Трудна эта пора, и недаром исстари зовется она страдою: страданием, значит.
Страдает спина от тяжелой работы; страдают руки и ноги от беспрерывного напряжения и колючего жнивья; сохнет в горле и во всем нутре от палящего весь день солнца; мутится в голове от жары и усталости. И так от зари до зари… Весь долгий, долгий по-летнему, день…
И все же не стоны, не вздохи несутся из запекшихся от жары губ, а полные бодрости и силы переклички, порой — песня.
Тот, кто посеял, взрастил эту рожь, не тяготится и ее уборкой: своя ноша не тянет.
Бурной жизнью живут в это время года поля: будто выходит наружу вся скрытая сила огромного человеческого труда, в них вложенного.
Но вот уборка кончена.
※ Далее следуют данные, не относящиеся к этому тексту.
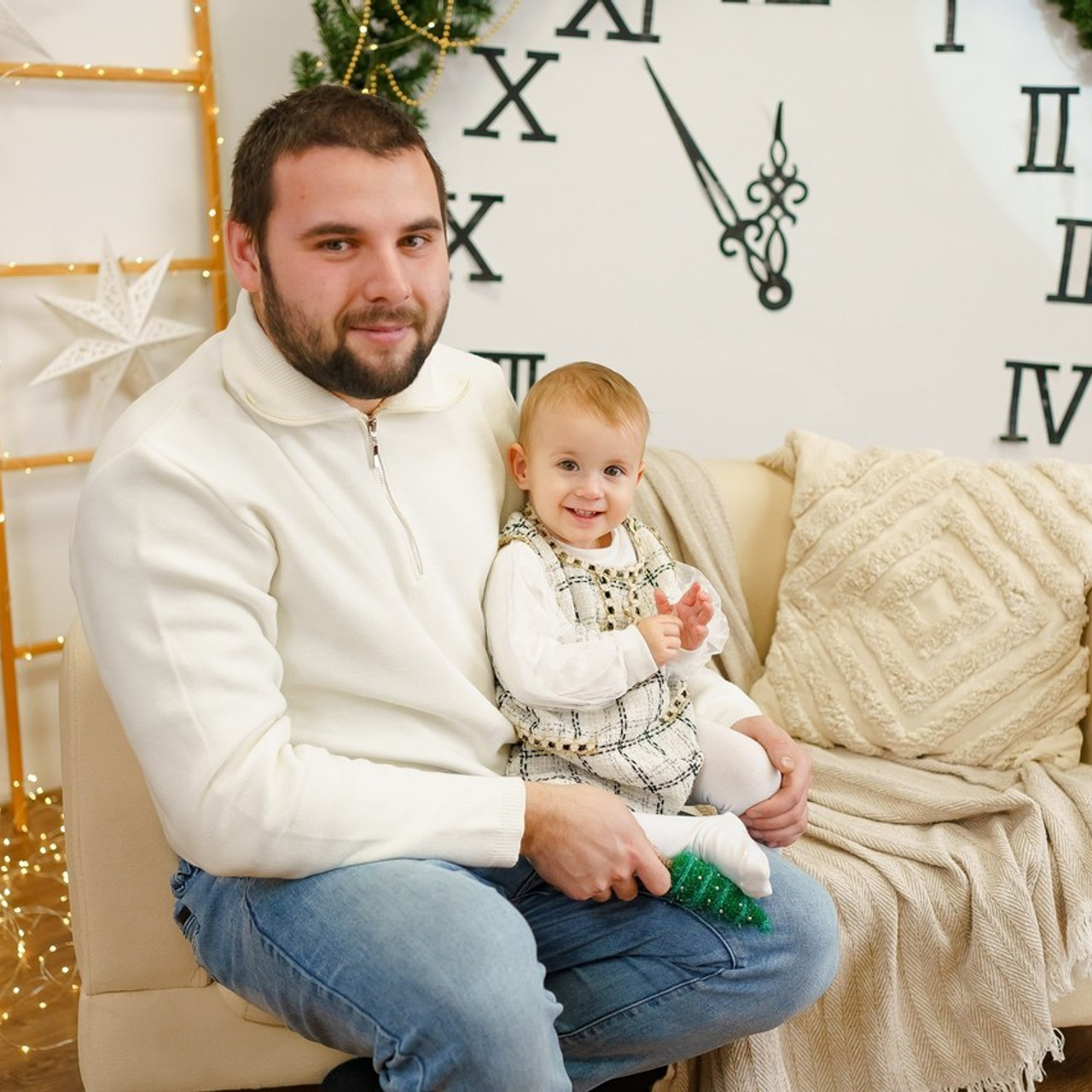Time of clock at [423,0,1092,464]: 11:54
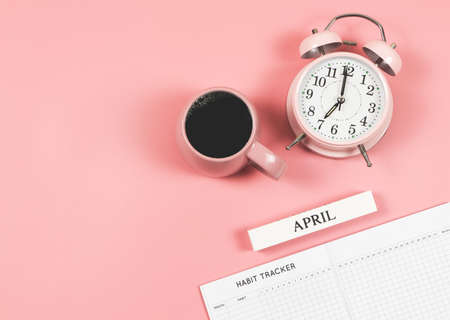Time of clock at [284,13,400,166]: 6:59
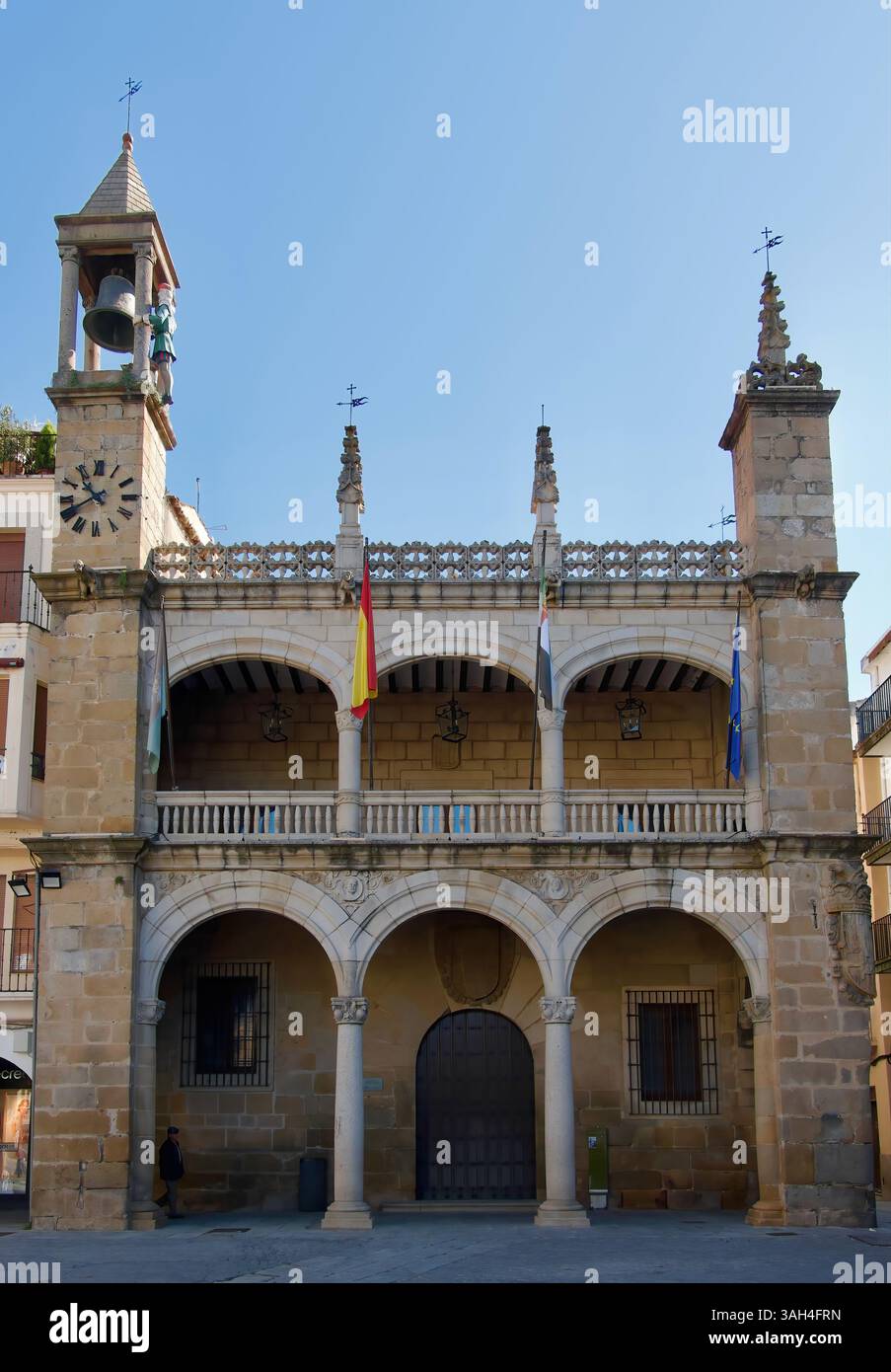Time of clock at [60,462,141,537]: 10:39
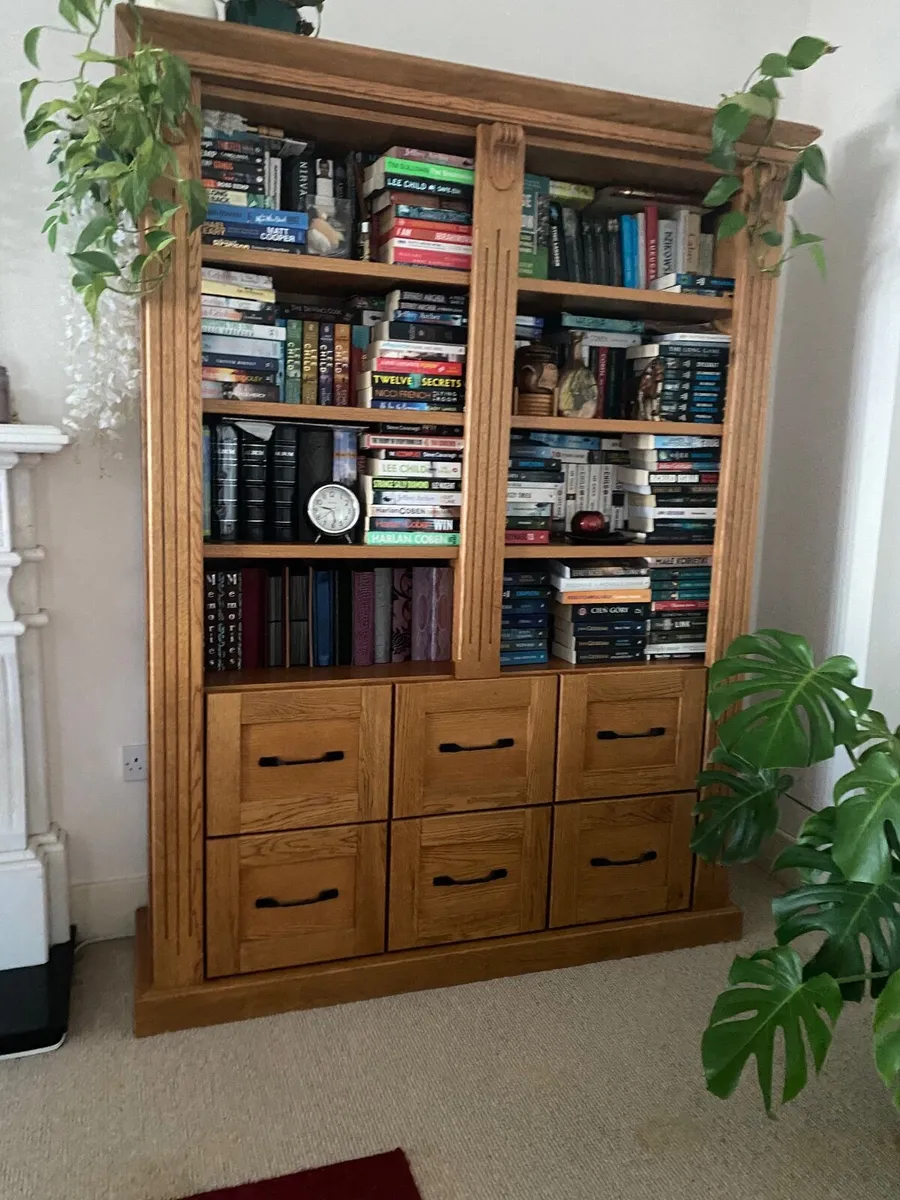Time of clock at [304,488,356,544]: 9:28
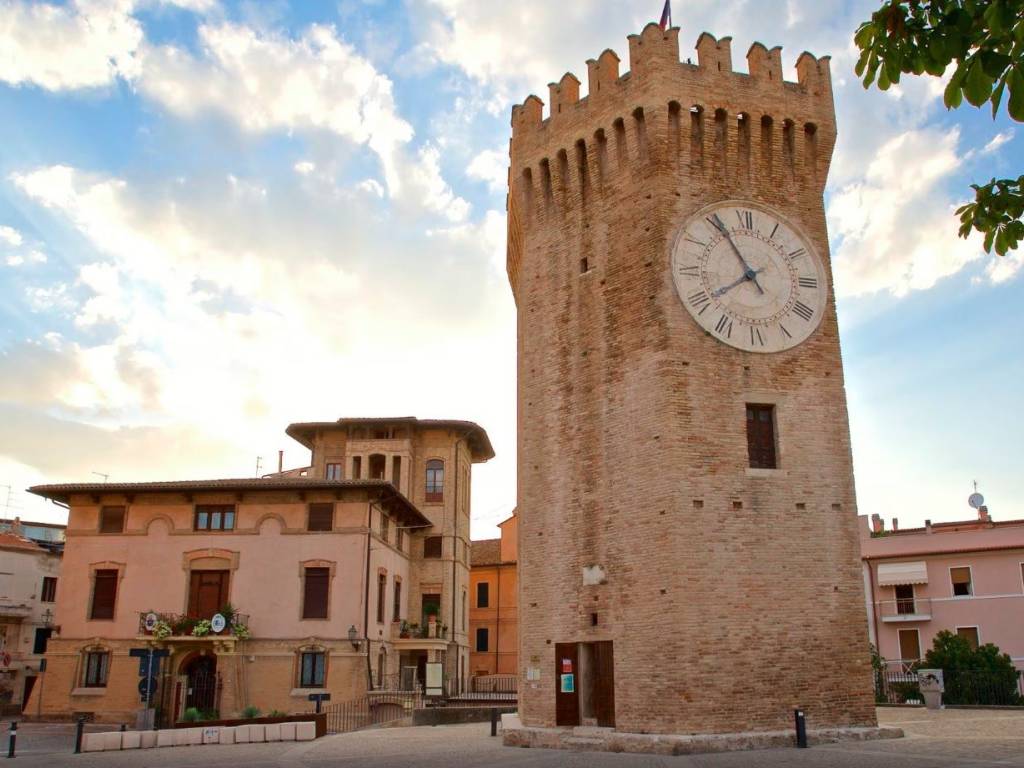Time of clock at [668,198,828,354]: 7:54
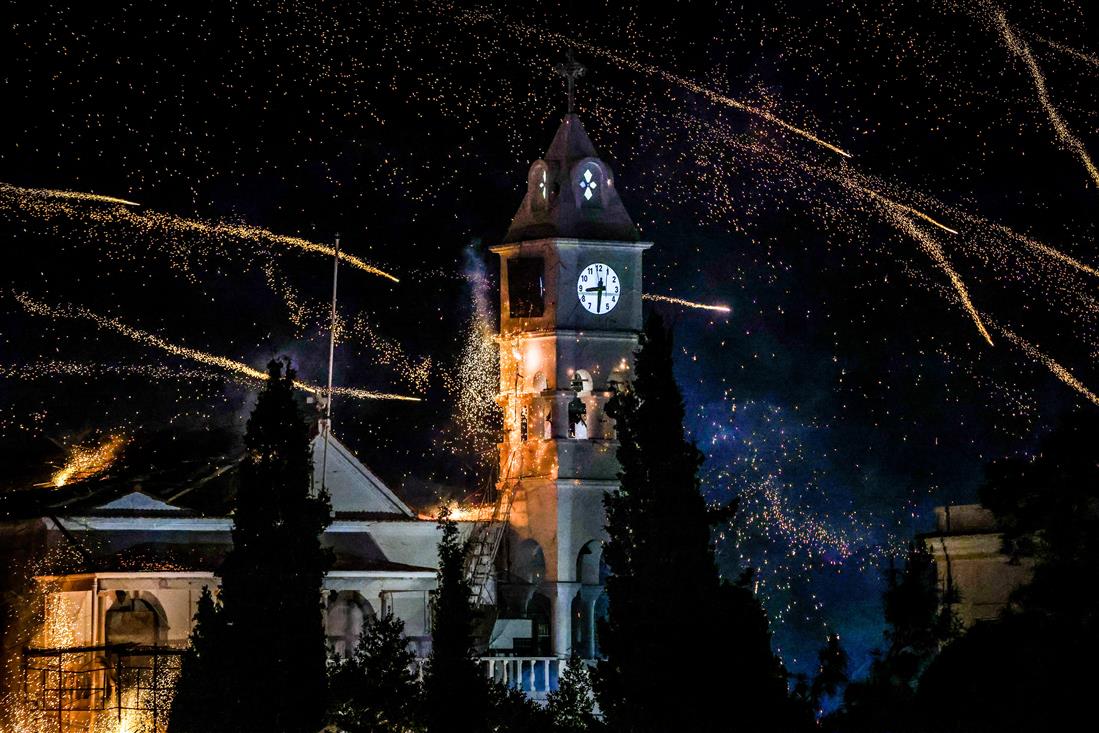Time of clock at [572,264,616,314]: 8:30
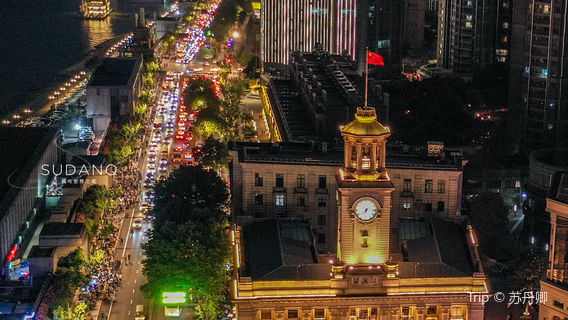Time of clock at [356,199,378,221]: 6:37
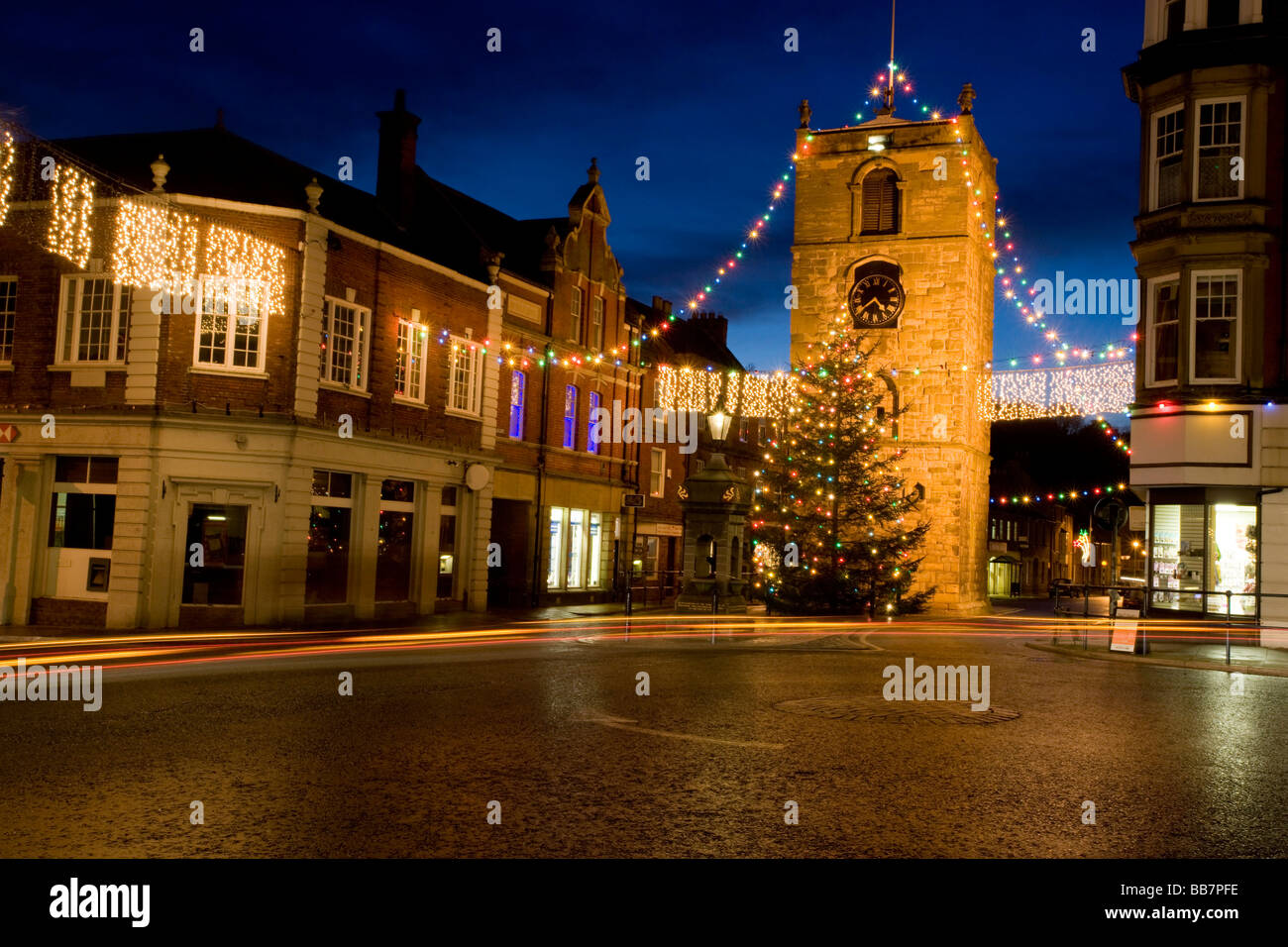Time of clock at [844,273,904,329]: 4:39
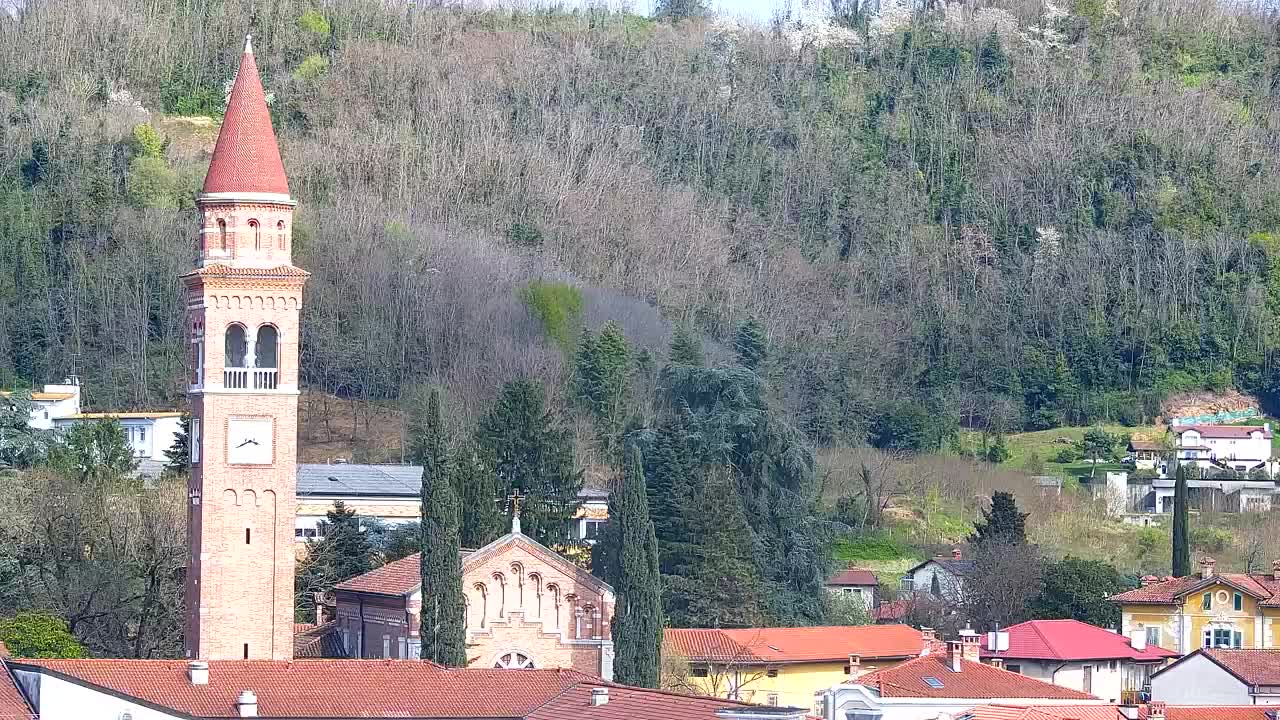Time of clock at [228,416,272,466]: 3:40
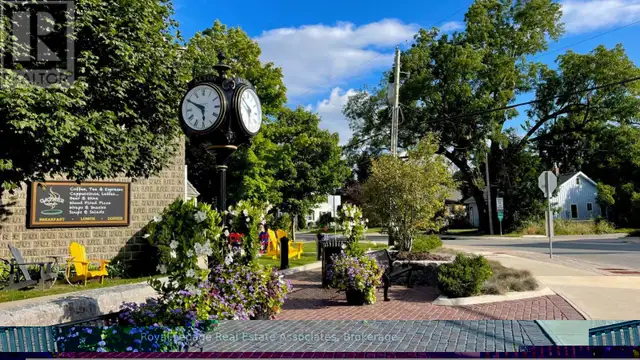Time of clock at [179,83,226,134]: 5:49
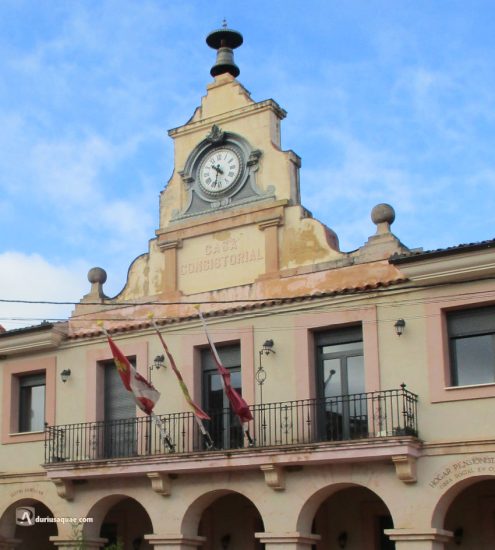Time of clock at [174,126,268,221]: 10:32
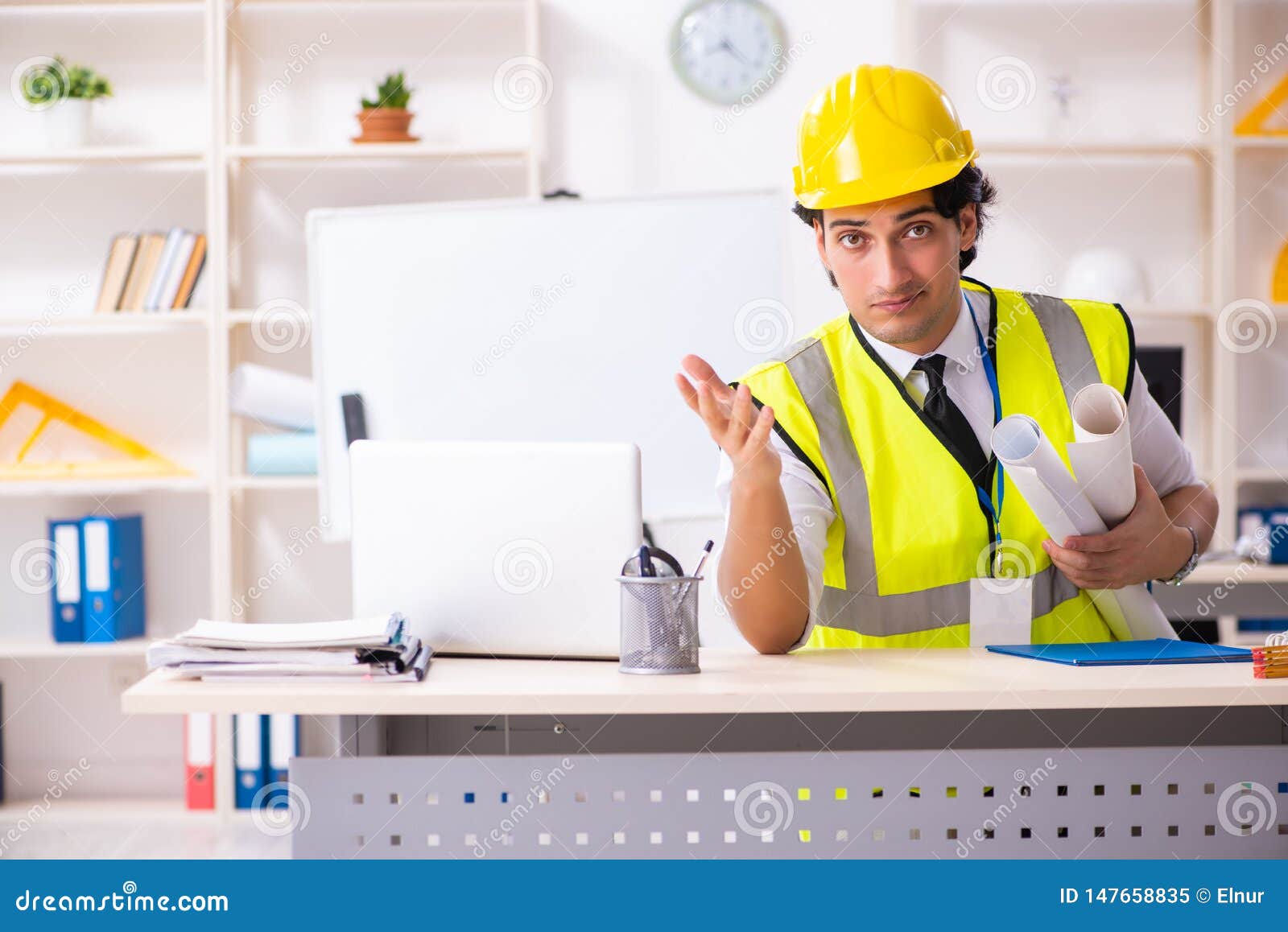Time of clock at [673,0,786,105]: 8:22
Снят и свезен золотой убор полей. С последним снопом ушла с них и человеческая суета, движение, звуки, жизнь…
Остается одна молчаливая черная, сухая земля, покрытая колючей небритой бурой щетиной — жнивьем.
Начинаются осенние дожди: мелкие, упорные и неотвязные, на весь день.
Мокнет жирный комковатый чернозем полей. Под каждым комочком копится лужица. Чернозем как глина: далеко вглубь воду не пропускает, а сам размокает — в кисель.
Хорошо это ростку, путнику — лихо…
Пеший ли, конный, все едино: вязнет он в черноземной грязи выше щиколоток; хватает она его за ноги клещами; тянется за ними, как тесто за руками стряпухи.
Полем, разумеется, никто и не ходит: болото сплошное, хоть и мелкое. Для ходьбы и езды дороги есть: проселочные и большаки.
Большак за лето так ногами утрамбуется — людскими и конскими, что твой асфальт. Только пыль на нем на четверть лежит. Ну да к ней-то человеку сельскому не привыкать: почихал — и дело с концом!
Летом-то большак — асфальт, а как помочит его дождичек недельку-другую разливанное море грязи… Вот те и разница!
На всяком большаке конных дорог проложено несколько, а меж ними — трава. Ищет сначала конник спасения на травушке, крепче держит, да недолго она спасает: втолкнут ее, сердечную, вскоре в грязь вместе с верхушками. А дорожные колеи тогда ж ямами выдолбятся — колдобинами. А колдобин тех не видать — водой скрыты, как и вся дорога.
Идет себе лошадь по ровной стежке посреди дороги, а колеса вдруг в колдобину ух! Тут и телега вся перекосится вбок… Если в правый — седок скорей налево клонится. А телега в ту пору уж налево ныряет. А седок — вправо. Вот и не вывалился, вот и удержался. Вправо-влево! Влево-вправо! Качается ездок всю дорогу из стороны в сторону, что маятник. Намается!
Ну, а про лошадь и говорить нечего: известно — скотина бессловесная…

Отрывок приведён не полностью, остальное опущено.